The mortality rate of patients with mediastinitis is up to 40% despite aggressive treatment with broad-spectrum antibiotics . Frequently isolated organisms in culture of the deep neck and mediastinal infection are Streptococcus, Bacteroides, Staphylococcus, Peptostreptococcus, Pseudomonas, E. coli, Klebsiella, and H. influenzae . Deep neck and mediastinal abscess are rare complications of dental abscess, which demand urgent surgical intervention with antibiotic treatment.
Both immunocompetent and immunocompromised individuals can be affected by Dialister pneumosintes. Patients who present with tooth ache who have been prescribed antibiotics need appropriate follow-up to monitor the response to therapy or any development of complications. Likewise, patients with septic presentation with a history of dental infection and who are not responding to antibiotic treatment needs urgent imaging to assess for presence of a deep-seated abscess. Due to the high mortality rate, an emergency surgical approach is necessary once the diagnosis of mediastinal abscess is confirmed.
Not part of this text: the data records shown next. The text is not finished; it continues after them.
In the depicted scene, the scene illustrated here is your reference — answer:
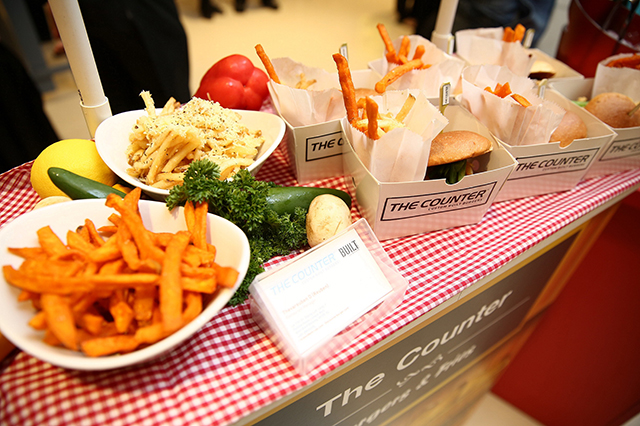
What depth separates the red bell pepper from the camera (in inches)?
62.6

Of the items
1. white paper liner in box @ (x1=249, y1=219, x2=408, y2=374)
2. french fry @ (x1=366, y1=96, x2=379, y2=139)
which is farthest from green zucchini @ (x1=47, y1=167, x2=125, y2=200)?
french fry @ (x1=366, y1=96, x2=379, y2=139)

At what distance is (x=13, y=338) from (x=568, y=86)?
2142mm

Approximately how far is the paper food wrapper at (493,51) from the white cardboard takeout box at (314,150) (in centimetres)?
97

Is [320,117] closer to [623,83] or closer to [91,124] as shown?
[91,124]

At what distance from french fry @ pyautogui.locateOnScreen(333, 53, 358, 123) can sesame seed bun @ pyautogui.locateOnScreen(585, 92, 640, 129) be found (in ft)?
3.45

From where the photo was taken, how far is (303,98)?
4.20 ft

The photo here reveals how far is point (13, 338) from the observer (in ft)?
2.24

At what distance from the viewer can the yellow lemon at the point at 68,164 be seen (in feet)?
3.60

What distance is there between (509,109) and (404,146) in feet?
1.60

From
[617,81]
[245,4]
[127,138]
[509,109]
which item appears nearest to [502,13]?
[617,81]

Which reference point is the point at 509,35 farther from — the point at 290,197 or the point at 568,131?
the point at 290,197

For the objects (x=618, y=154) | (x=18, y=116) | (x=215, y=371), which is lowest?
(x=18, y=116)

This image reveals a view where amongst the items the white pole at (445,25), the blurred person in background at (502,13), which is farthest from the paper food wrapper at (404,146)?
the blurred person in background at (502,13)

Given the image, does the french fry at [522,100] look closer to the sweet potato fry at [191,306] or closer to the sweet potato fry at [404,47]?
the sweet potato fry at [404,47]
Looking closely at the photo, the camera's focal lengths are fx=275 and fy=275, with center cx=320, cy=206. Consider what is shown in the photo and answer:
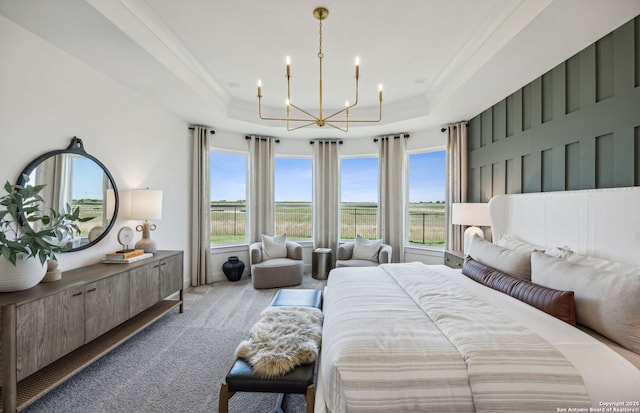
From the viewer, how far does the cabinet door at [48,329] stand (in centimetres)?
165

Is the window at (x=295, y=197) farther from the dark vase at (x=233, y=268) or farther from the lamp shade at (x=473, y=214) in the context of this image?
the lamp shade at (x=473, y=214)

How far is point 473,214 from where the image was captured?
356 centimetres

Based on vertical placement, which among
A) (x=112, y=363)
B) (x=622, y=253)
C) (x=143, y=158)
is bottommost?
(x=112, y=363)

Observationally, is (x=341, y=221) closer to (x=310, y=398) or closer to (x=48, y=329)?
(x=310, y=398)

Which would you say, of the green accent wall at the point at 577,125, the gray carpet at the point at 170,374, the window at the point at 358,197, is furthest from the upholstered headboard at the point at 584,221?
the window at the point at 358,197

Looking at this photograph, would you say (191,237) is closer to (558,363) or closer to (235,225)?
(235,225)

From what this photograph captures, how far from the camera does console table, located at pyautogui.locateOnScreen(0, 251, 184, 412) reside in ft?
5.24

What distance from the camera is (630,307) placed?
1.39 m

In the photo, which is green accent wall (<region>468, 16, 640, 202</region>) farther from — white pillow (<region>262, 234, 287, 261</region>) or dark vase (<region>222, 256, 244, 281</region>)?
dark vase (<region>222, 256, 244, 281</region>)

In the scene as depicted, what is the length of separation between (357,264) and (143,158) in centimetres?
340

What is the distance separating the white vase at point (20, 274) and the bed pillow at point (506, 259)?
3531mm

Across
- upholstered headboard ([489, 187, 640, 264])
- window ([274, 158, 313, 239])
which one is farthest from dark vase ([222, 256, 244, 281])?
upholstered headboard ([489, 187, 640, 264])

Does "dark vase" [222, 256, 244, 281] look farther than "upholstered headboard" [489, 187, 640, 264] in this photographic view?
Yes

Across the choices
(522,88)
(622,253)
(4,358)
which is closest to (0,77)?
(4,358)
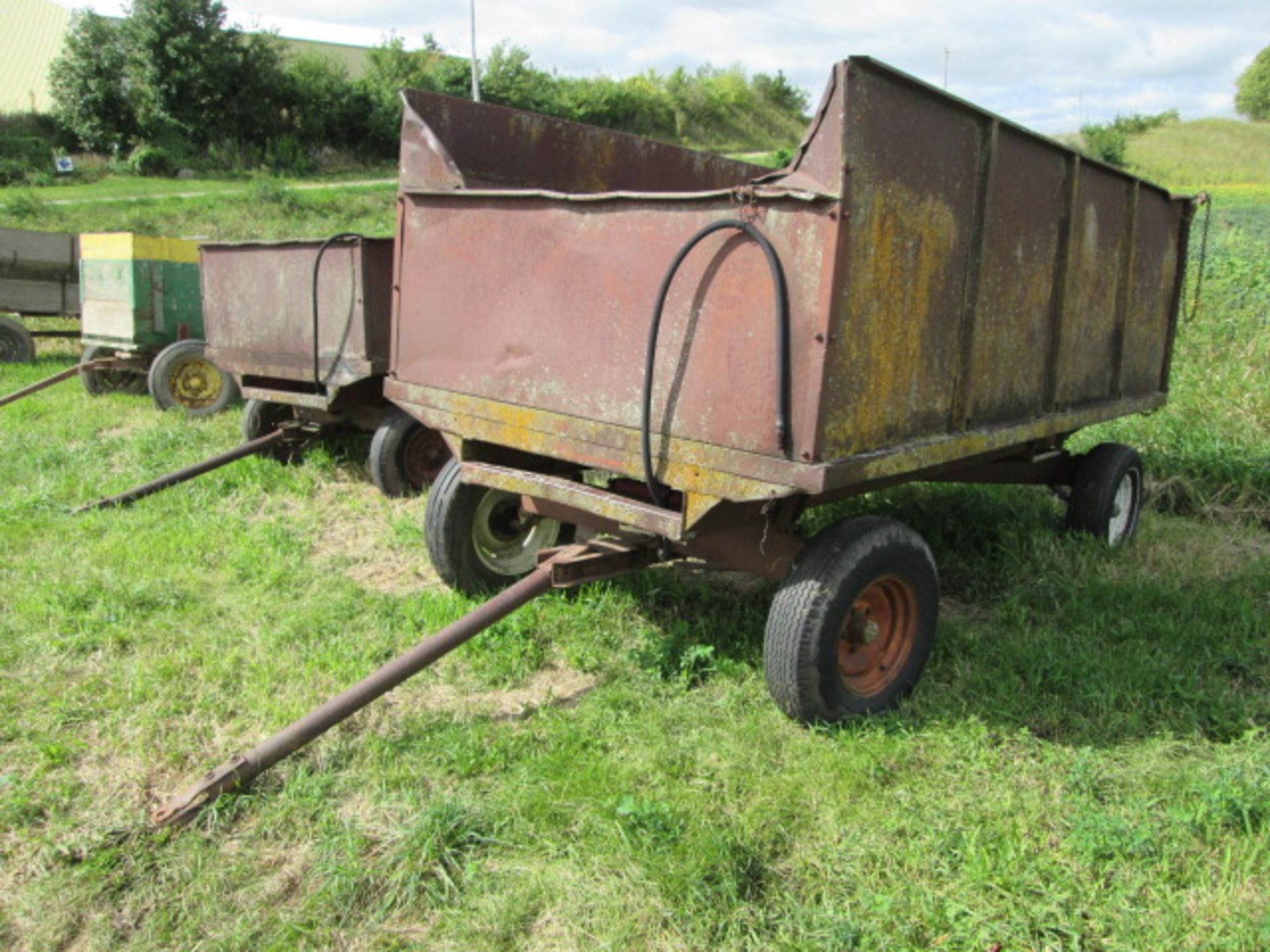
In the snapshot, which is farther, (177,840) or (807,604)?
(807,604)

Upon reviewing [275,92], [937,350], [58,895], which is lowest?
[58,895]

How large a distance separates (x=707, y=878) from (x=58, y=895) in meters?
1.61

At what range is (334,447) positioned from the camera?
6.70 metres

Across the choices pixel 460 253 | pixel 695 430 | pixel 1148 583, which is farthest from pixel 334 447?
pixel 1148 583

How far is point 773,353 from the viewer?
282 centimetres

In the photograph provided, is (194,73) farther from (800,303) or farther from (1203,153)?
(800,303)

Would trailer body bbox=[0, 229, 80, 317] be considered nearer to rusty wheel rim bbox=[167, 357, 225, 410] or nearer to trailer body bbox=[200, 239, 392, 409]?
rusty wheel rim bbox=[167, 357, 225, 410]

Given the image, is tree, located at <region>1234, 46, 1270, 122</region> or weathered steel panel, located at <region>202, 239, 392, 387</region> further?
tree, located at <region>1234, 46, 1270, 122</region>

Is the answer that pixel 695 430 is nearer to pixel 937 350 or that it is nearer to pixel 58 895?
pixel 937 350

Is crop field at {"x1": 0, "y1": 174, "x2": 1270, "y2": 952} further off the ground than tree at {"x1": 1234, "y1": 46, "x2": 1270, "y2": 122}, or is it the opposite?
tree at {"x1": 1234, "y1": 46, "x2": 1270, "y2": 122}

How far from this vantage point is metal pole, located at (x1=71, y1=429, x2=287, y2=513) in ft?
17.9

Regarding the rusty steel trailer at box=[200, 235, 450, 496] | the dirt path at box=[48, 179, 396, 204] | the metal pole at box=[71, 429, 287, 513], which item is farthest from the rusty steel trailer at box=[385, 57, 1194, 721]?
the dirt path at box=[48, 179, 396, 204]

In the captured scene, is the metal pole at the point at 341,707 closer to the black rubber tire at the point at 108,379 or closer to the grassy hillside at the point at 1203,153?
the black rubber tire at the point at 108,379

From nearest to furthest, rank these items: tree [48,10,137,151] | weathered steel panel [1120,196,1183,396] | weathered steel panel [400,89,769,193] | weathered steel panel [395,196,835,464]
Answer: weathered steel panel [395,196,835,464], weathered steel panel [400,89,769,193], weathered steel panel [1120,196,1183,396], tree [48,10,137,151]
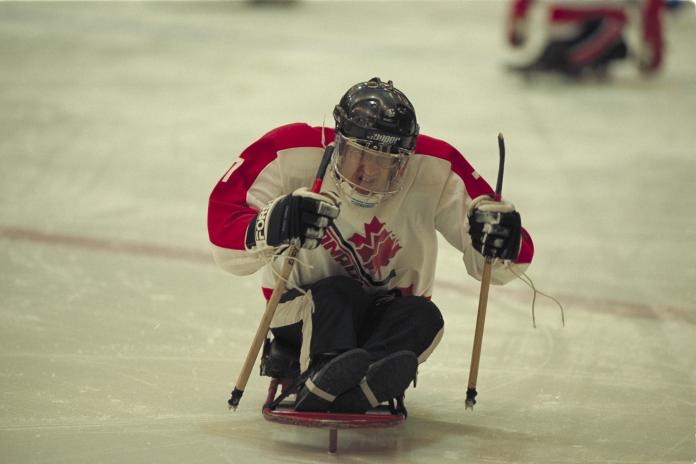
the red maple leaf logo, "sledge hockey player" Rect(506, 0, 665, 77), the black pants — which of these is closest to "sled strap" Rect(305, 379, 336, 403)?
the black pants

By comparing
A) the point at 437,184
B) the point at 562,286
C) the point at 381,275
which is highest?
the point at 437,184

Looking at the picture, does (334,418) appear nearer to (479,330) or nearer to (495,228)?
(479,330)

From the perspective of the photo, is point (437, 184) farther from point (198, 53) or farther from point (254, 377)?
point (198, 53)

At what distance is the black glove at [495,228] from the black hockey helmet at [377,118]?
0.87ft

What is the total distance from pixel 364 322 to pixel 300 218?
457mm

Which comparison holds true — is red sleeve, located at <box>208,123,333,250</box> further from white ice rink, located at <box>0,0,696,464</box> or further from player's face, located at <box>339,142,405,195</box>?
white ice rink, located at <box>0,0,696,464</box>

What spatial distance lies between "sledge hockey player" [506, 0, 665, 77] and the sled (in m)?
5.95

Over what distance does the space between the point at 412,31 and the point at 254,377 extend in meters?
7.86

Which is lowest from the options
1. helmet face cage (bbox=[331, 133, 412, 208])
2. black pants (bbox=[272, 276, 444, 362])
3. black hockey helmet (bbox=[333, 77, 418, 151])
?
black pants (bbox=[272, 276, 444, 362])

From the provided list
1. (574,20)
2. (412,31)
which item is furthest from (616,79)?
(412,31)

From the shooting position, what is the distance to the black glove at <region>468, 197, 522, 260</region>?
3027 millimetres

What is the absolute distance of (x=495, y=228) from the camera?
3.03 m

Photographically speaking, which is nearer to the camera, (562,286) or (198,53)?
(562,286)

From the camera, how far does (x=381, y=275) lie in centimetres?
329
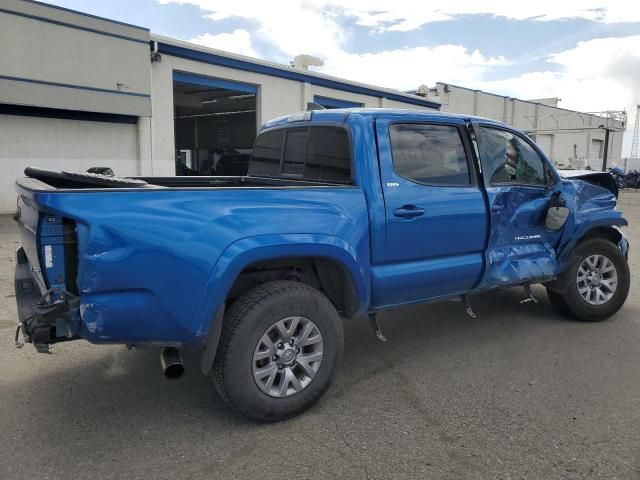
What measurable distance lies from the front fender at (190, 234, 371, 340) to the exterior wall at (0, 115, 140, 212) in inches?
486

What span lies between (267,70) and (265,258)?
52.3ft

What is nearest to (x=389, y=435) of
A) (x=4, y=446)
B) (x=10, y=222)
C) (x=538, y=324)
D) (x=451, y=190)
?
(x=451, y=190)

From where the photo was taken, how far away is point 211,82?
661 inches

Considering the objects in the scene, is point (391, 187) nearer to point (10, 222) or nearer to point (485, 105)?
point (10, 222)

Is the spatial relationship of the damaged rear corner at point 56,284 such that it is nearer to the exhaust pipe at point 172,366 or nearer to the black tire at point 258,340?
the exhaust pipe at point 172,366

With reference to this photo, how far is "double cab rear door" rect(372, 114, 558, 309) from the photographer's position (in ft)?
12.5

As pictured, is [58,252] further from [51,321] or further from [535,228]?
[535,228]

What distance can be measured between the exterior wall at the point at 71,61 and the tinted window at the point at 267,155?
10370mm

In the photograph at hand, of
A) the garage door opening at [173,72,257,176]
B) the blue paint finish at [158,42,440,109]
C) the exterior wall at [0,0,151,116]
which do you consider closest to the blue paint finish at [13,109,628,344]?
the exterior wall at [0,0,151,116]

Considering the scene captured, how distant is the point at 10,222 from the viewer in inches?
463

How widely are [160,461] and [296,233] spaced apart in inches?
58.6

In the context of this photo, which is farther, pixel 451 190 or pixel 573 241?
pixel 573 241

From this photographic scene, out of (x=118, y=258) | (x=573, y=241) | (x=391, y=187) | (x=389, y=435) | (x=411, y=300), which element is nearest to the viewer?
(x=118, y=258)

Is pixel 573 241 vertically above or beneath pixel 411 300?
above
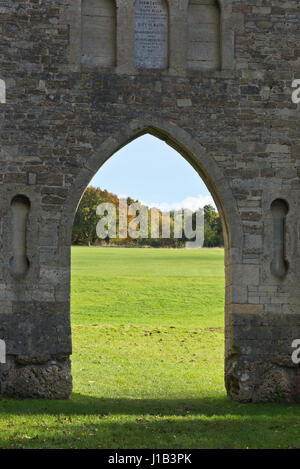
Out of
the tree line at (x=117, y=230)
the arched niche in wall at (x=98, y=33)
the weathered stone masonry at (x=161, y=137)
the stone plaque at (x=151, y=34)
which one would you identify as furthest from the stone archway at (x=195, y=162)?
the tree line at (x=117, y=230)

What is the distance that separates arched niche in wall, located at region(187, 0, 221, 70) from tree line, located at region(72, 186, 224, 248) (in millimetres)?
31453

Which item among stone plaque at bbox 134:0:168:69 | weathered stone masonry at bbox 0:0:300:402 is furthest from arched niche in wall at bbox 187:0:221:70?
stone plaque at bbox 134:0:168:69

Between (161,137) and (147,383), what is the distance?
4646 millimetres

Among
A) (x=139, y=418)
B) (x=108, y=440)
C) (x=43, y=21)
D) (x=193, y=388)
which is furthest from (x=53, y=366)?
(x=43, y=21)

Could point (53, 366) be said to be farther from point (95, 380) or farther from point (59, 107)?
point (59, 107)

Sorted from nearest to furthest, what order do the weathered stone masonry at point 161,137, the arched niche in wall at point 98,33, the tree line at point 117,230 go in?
the weathered stone masonry at point 161,137
the arched niche in wall at point 98,33
the tree line at point 117,230

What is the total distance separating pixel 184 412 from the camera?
9539 millimetres

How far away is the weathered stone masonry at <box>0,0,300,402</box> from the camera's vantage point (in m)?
9.98

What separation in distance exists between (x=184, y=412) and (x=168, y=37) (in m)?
5.61

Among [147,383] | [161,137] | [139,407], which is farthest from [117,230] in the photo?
[139,407]

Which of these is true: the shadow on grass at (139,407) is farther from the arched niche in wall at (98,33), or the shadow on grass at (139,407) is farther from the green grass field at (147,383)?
the arched niche in wall at (98,33)

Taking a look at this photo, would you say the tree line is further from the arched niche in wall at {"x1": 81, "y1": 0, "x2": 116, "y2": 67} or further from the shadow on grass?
the shadow on grass

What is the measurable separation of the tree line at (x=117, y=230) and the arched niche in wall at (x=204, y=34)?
31453 mm

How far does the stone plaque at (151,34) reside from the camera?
10.4 meters
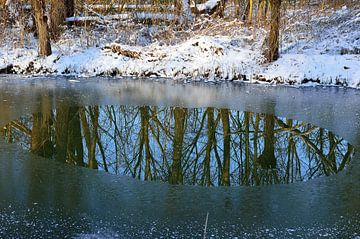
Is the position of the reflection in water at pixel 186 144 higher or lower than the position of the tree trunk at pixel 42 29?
lower

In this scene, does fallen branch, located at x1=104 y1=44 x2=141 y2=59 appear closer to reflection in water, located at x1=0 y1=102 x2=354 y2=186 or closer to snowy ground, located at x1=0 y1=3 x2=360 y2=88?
snowy ground, located at x1=0 y1=3 x2=360 y2=88

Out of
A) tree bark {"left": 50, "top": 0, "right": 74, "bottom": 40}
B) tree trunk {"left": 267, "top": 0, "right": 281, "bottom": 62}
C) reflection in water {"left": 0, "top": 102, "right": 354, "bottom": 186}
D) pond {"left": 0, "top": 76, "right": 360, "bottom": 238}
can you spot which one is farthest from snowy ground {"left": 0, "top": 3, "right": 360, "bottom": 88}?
reflection in water {"left": 0, "top": 102, "right": 354, "bottom": 186}

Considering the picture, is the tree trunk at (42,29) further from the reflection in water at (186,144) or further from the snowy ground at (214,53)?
the reflection in water at (186,144)

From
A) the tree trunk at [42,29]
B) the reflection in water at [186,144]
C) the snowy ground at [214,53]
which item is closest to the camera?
the reflection in water at [186,144]

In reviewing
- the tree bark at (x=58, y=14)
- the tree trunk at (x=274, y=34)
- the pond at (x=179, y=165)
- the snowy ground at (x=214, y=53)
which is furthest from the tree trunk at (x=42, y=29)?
the tree trunk at (x=274, y=34)

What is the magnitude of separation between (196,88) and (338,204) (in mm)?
7681

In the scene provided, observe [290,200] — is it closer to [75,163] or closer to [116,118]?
[75,163]

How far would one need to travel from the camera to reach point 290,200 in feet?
19.0

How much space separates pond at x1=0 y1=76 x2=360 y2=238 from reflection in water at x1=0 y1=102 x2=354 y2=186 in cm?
2

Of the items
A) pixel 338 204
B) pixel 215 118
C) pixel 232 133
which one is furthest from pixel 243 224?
pixel 215 118

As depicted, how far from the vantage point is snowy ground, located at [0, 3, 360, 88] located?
13.7 m

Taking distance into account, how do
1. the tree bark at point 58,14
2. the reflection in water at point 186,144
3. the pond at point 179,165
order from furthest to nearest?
the tree bark at point 58,14
the reflection in water at point 186,144
the pond at point 179,165

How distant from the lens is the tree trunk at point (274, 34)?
1388 centimetres

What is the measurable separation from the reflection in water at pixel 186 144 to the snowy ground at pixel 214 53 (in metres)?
4.43
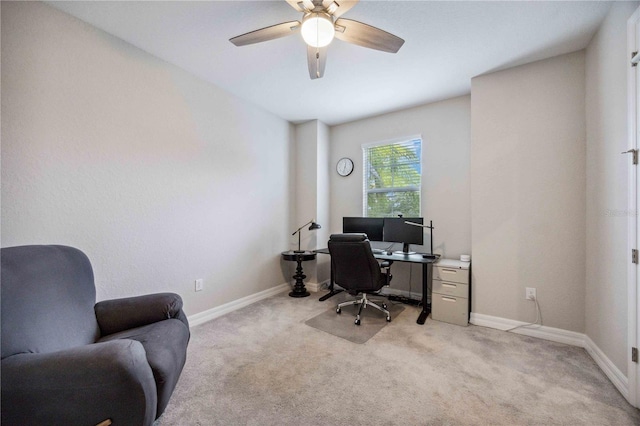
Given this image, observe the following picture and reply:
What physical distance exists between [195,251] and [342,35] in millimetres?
2408

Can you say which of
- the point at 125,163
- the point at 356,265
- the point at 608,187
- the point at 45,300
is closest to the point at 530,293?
the point at 608,187

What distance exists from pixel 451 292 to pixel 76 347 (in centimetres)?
295

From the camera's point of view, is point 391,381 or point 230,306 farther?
point 230,306

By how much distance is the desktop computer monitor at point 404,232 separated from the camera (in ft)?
10.3

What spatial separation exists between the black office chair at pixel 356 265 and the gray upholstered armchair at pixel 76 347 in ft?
5.11

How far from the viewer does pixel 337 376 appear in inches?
71.4

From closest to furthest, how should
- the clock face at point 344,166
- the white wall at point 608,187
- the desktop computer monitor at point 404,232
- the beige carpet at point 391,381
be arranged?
the beige carpet at point 391,381 < the white wall at point 608,187 < the desktop computer monitor at point 404,232 < the clock face at point 344,166

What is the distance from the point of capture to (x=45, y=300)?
1.38m

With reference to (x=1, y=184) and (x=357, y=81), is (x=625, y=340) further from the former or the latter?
(x=1, y=184)

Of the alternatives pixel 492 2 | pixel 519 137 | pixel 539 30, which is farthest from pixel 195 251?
pixel 539 30

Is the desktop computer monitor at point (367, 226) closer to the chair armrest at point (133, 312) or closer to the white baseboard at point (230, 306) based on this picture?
the white baseboard at point (230, 306)

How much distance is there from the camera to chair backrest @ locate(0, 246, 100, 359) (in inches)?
47.8

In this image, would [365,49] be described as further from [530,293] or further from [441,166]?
[530,293]

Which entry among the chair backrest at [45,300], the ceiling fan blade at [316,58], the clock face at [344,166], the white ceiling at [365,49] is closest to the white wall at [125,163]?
the white ceiling at [365,49]
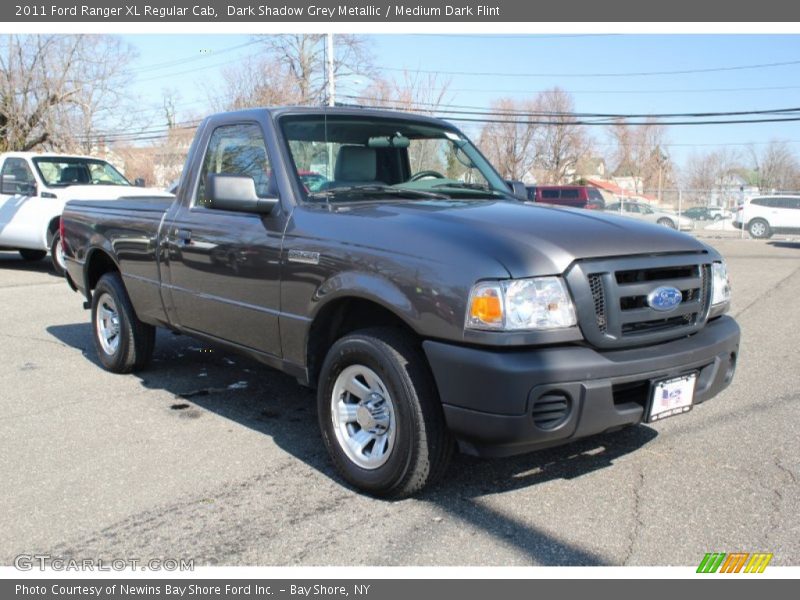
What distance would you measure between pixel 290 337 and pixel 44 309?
20.8 feet

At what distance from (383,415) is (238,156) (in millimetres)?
2044

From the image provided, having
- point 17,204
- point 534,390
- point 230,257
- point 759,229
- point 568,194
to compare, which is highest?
point 17,204

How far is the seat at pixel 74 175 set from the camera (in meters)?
12.2

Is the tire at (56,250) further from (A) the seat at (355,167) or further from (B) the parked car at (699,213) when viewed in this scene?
(B) the parked car at (699,213)

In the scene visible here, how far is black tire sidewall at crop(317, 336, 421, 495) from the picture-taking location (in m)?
3.38

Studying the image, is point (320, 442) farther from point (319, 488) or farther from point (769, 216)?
point (769, 216)

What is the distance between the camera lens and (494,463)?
13.7 feet

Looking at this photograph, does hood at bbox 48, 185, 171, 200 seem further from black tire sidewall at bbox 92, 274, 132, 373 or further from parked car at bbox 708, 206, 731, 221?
parked car at bbox 708, 206, 731, 221

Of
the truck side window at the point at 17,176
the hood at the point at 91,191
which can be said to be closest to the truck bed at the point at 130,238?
the hood at the point at 91,191

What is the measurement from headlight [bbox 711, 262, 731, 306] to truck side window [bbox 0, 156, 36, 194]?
11.1 metres

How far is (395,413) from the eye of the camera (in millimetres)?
3461

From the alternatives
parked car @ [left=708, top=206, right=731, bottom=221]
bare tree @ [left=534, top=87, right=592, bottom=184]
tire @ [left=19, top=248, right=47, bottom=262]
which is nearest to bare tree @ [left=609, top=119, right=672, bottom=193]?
bare tree @ [left=534, top=87, right=592, bottom=184]

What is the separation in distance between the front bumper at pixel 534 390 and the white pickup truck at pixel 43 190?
372 inches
FiguresFigure 1.. Chest radiograph (posteroanterior view). Chest X-ray posteroanterior view showing normal study. Figure 2.. Computed tomography (CT) neck-thorax coronal (A) and axial (B) view. CT neck-thorax coronal (A) and axial (B) view showing septated peripherally enhancing anterior-superior mediastinal collection (green arrows). Figure 3.. X-ray orthopantomogram. X-ray orthopantomogram showing lucency around the lower premolar root, consistent with the clinical suspicion of abscess formation (green arrow).